> [Objective 1]:
From the game preview, copy word for word the part that starts with the words containing "As he returns" and ends with "shaky for SJSU.".
> [Objective 2]:
Answer these questions from the game preview:
(a) How many defensive snaps did Williams play last weekend?
(b) How many passing yards did Cordeiro throw for in his first season with the Spartans?
(c) How many yards per rush does Robinson average?

Williams experienced an increase in role after his heroic New Mexico State performance with more snaps against UNLV but has seen a steady decline down to just 20 defensive snaps last weekend. The ‘Bows coaching staff needs to rely on the big man on campus to help them shut down the strong Spartans’ rushing attack and turn the focus to the passing game. 


 

Players to Watch – San Jose State Spartans

Chevan Cordeiro – QB (Sr.)

Hawai’i’s own, Cordeiro transferred to San Jose State ahead of the 2022 season and has enjoyed enormous success since. In his first season with the Spartans’ program, the quarterback threw for career highs in passing yards (3,251) and TDs (23) on the way to a 2022 Mountain West 2nd Team selection, rushing for nine more touchdowns on the ground to set a new program record at SJSU for good measure. 

Expectations for his second season in the program have been high from the beginning of the 2023 slate after the Hawai’i-native was selected as the preseason Mountain West offensive player of the year. While he’s taken a slight step back from last season’s numbers so far with “just” 1,738 passing yards and 11 TDs with three picks through eight games so far, part of it can be attributed to SJSU’s productive running game allowing for Cordeiro to not have to put on a “Superman” cape for San Jose State this season. 

As he returns to his home state to face many familiar faces on the other sideline that once were teammates, Cordeiro’s biggest weapon against UH’s defense will be his legs. He’s had five or more carries in seven of the eight games that he’s played in and more than 20 yards rushing in all but two games. Hawai’i has struggled against the run this season and mobile QBs have given more problems to the unit’s ability to get off the field on third down. 

If Cordeiro goes nuts in his return to Hawai’i, it’ll be a long evening for Hawai’i fans. If he is mediocre or worse and the rushing attack takes a step back for the Spartans, Saturday becomes shaky for SJSU. 

Kairee Robinson – RB (Sr.) 

Continuing to beat the “run game will be important” drum, enter the Mountain West’s leader in yards per rush in Robinson with 6.1 yards an attempt. He’s been a top-20 running back in the nation on a per touch-basis with that average and the 5-foot-7 back ranks seventh in SJSU program history with 2,092 rushing yards in his career. 

Short but strong, Robinson has dominated week in and week out for the Spartans with a career-high 11 rushing TDs, finding the end zone at least once in every game this season for SJSU. With three games of 100+ yards this season and two consecutive, Robinson will challenge to be the second running back to eclipse triple-digits in a single game against Hawai’i. He has started to produce in the passing game as well, serving as a security blanket for Cordeiro to check it down to and just watch work.

> [Recorded information]:
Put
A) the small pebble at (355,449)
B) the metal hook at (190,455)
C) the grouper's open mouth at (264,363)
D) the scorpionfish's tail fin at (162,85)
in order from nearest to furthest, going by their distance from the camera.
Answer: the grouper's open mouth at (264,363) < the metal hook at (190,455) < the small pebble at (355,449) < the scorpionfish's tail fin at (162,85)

> [Written answer 1]:
As he returns to his home state to face many familiar faces on the other sideline that once were teammates, Cordeiro’s biggest weapon against UH’s defense will be his legs. He’s had five or more carries in seven of the eight games that he’s played in and more than 20 yards rushing in all but two games. Hawai’i has struggled against the run this season and mobile QBs have given more problems to the unit’s ability to get off the field on third down. 

If Cordeiro goes nuts in his return to Hawai’i, it’ll be a long evening for Hawai’i fans. If he is mediocre or worse and the rushing attack takes a step back for the Spartans, Saturday becomes shaky for SJSU.

> [Written answer 2]:
(a) 20
(b) 3,251
(c) 6.1